AVAILABLE RECORDS:
--*--

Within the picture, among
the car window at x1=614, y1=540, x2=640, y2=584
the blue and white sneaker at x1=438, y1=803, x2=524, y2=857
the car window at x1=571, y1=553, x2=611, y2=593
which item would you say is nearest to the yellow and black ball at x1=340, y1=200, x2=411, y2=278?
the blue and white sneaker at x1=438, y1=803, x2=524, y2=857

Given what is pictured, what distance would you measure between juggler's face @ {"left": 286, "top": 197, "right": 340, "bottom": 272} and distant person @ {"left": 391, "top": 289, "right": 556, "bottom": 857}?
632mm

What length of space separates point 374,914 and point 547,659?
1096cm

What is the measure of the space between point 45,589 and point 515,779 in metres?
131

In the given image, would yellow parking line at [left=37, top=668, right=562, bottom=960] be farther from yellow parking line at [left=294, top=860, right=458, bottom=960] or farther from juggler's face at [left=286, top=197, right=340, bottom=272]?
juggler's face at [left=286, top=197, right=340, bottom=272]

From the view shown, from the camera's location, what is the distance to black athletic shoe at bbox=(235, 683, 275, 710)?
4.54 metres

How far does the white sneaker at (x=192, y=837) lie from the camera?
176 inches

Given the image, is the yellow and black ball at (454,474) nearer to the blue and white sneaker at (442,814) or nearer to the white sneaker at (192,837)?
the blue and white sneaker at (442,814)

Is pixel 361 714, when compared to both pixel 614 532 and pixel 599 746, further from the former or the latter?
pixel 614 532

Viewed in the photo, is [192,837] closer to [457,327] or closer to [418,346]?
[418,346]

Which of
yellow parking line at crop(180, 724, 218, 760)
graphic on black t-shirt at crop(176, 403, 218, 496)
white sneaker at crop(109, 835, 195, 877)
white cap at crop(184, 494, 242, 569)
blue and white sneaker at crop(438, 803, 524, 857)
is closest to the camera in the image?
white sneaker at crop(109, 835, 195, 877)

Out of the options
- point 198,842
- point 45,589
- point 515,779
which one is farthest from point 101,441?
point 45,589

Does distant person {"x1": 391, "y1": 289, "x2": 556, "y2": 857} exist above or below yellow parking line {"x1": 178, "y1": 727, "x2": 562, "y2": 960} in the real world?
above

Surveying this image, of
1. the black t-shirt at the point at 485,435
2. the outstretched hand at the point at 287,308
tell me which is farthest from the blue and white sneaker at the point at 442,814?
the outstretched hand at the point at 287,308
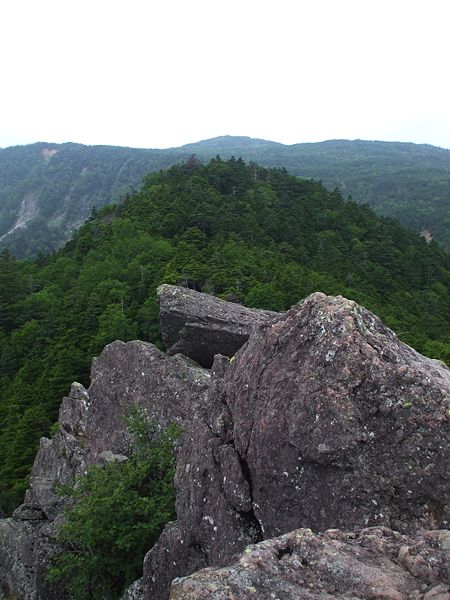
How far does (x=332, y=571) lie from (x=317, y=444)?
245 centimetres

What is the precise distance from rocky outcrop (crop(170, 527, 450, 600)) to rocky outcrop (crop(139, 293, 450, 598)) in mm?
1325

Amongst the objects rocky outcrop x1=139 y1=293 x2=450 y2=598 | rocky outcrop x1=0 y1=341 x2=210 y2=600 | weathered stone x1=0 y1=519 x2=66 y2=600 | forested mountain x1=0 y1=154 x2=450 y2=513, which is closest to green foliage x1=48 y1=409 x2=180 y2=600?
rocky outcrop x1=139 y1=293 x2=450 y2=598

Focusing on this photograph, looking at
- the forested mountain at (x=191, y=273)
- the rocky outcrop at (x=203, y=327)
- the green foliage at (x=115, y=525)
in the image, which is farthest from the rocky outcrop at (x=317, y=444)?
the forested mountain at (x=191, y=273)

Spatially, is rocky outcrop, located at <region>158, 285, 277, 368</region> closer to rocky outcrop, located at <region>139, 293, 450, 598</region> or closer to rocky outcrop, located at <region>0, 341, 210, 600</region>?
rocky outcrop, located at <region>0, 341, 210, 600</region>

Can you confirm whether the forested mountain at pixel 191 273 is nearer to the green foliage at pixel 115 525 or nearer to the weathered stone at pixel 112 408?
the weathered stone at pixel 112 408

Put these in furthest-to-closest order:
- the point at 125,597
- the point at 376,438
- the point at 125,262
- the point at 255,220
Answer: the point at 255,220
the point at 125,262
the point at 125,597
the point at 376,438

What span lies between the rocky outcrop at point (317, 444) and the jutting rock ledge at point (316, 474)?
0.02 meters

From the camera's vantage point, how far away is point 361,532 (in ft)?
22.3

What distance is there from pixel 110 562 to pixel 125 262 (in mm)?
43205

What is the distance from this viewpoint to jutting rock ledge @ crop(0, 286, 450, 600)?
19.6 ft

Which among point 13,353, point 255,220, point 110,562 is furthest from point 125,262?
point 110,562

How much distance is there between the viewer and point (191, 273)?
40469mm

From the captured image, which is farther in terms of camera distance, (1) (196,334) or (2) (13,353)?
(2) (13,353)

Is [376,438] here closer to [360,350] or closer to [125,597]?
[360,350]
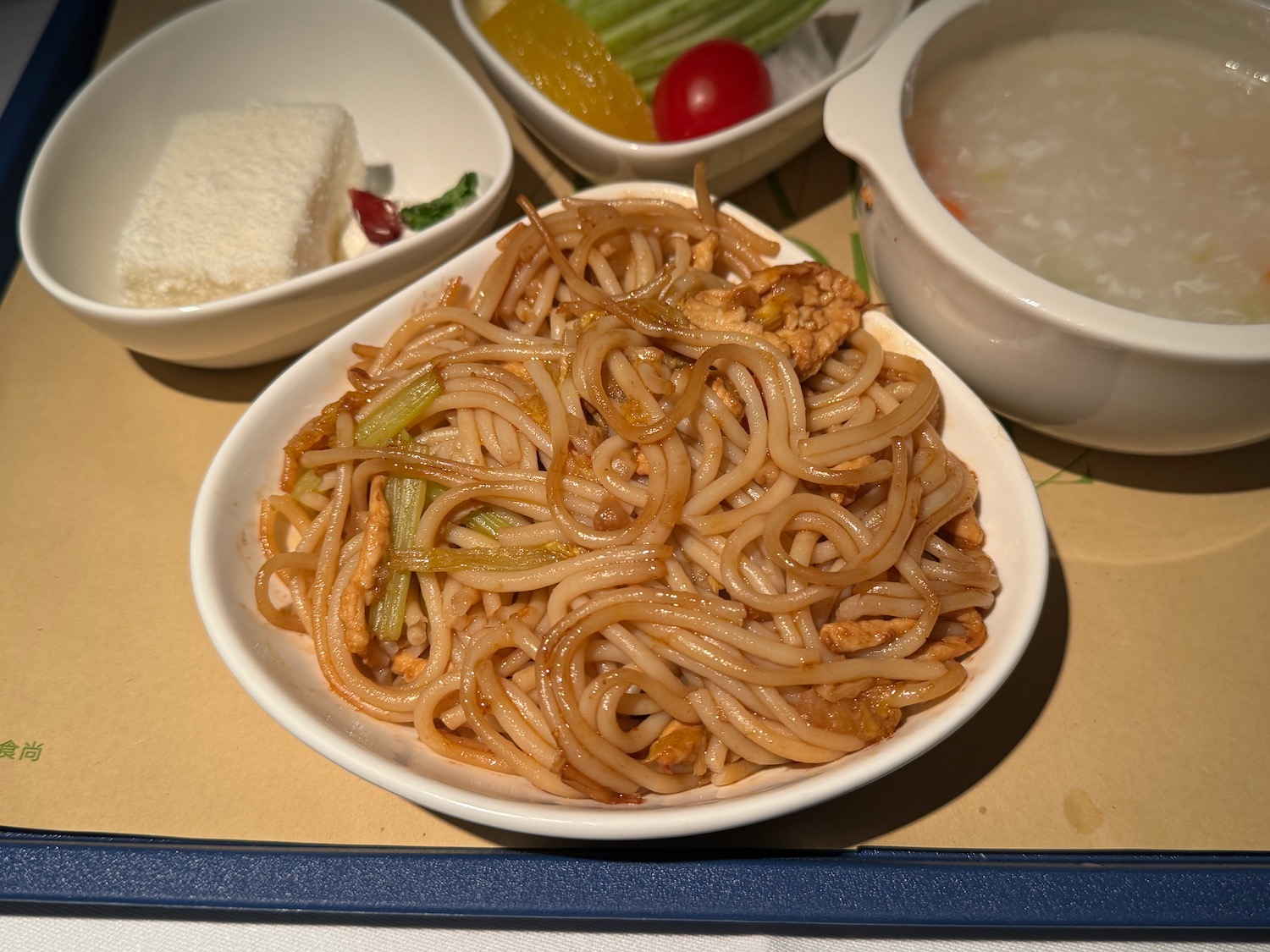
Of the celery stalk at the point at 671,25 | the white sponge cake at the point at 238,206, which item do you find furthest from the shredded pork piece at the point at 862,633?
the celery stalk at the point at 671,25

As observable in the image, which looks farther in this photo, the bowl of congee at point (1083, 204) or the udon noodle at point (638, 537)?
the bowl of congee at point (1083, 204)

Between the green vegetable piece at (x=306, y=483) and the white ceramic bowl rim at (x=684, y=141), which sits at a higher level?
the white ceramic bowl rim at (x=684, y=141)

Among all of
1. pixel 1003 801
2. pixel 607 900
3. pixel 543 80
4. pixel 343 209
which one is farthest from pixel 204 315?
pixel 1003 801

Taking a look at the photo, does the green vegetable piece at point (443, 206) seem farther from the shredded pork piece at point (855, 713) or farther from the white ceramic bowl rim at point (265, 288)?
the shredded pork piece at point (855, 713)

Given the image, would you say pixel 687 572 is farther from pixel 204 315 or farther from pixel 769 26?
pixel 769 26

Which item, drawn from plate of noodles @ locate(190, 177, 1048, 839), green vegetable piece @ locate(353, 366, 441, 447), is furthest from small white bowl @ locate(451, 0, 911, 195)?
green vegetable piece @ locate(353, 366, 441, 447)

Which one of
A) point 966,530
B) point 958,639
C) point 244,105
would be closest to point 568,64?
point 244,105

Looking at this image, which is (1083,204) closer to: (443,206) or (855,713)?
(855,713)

--*--

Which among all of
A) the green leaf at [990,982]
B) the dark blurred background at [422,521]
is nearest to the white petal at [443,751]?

--*--

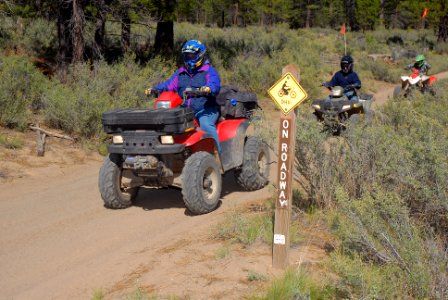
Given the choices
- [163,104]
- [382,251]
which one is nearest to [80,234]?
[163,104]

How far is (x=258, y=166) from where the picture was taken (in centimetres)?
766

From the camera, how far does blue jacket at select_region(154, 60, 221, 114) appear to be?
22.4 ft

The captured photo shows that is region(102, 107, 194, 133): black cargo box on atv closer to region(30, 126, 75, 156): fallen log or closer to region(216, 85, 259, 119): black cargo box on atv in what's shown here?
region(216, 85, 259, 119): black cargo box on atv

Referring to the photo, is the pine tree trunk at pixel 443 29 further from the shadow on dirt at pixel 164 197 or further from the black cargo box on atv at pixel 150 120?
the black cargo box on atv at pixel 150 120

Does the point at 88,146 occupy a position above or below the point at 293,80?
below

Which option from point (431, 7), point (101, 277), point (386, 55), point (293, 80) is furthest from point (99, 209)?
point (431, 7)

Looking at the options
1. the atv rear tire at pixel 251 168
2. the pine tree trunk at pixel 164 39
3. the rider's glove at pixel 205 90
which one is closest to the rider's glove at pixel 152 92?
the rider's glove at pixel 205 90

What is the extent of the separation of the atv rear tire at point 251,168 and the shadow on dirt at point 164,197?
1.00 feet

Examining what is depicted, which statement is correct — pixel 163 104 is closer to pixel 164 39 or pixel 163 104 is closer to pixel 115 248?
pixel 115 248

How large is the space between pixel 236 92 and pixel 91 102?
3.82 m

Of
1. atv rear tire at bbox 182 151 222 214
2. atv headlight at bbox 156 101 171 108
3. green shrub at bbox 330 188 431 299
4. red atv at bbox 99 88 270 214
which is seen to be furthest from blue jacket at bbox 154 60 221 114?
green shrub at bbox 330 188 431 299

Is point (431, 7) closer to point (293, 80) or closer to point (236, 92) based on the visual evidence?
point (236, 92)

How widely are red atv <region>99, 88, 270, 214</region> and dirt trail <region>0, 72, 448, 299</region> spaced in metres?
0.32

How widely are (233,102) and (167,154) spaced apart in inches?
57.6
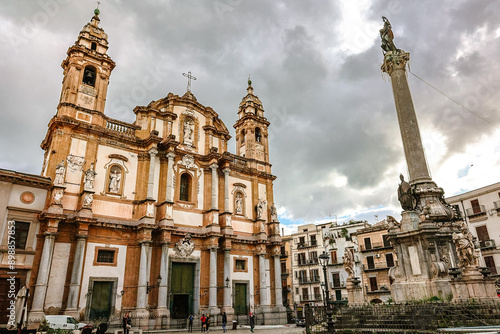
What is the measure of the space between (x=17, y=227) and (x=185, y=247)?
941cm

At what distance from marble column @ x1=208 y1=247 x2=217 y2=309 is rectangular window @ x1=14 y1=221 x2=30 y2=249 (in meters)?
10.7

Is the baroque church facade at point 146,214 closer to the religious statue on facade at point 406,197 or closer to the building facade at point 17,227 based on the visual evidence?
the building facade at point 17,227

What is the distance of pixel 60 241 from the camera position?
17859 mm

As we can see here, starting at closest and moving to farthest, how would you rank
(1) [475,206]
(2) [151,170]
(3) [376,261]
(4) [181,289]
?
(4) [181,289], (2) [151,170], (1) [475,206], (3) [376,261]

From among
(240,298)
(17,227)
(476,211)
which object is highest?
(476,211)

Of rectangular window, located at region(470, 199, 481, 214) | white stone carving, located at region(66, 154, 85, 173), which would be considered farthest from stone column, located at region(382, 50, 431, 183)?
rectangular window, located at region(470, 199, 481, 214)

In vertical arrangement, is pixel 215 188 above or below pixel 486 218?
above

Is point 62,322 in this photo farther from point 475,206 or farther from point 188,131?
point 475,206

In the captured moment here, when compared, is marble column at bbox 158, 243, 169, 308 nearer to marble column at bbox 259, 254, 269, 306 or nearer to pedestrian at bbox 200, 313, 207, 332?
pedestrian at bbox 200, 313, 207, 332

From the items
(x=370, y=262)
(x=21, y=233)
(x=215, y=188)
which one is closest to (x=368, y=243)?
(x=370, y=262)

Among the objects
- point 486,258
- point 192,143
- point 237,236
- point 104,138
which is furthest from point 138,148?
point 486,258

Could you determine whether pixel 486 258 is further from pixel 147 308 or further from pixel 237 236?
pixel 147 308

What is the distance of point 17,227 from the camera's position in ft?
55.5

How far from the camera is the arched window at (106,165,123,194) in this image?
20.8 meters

--*--

TASK REQUIREMENTS: Display every line of the records above that contains the word "outstretched". Match case exactly.

COMPLETED TASK:
2. the outstretched hand at the point at 287,308
the outstretched hand at the point at 287,308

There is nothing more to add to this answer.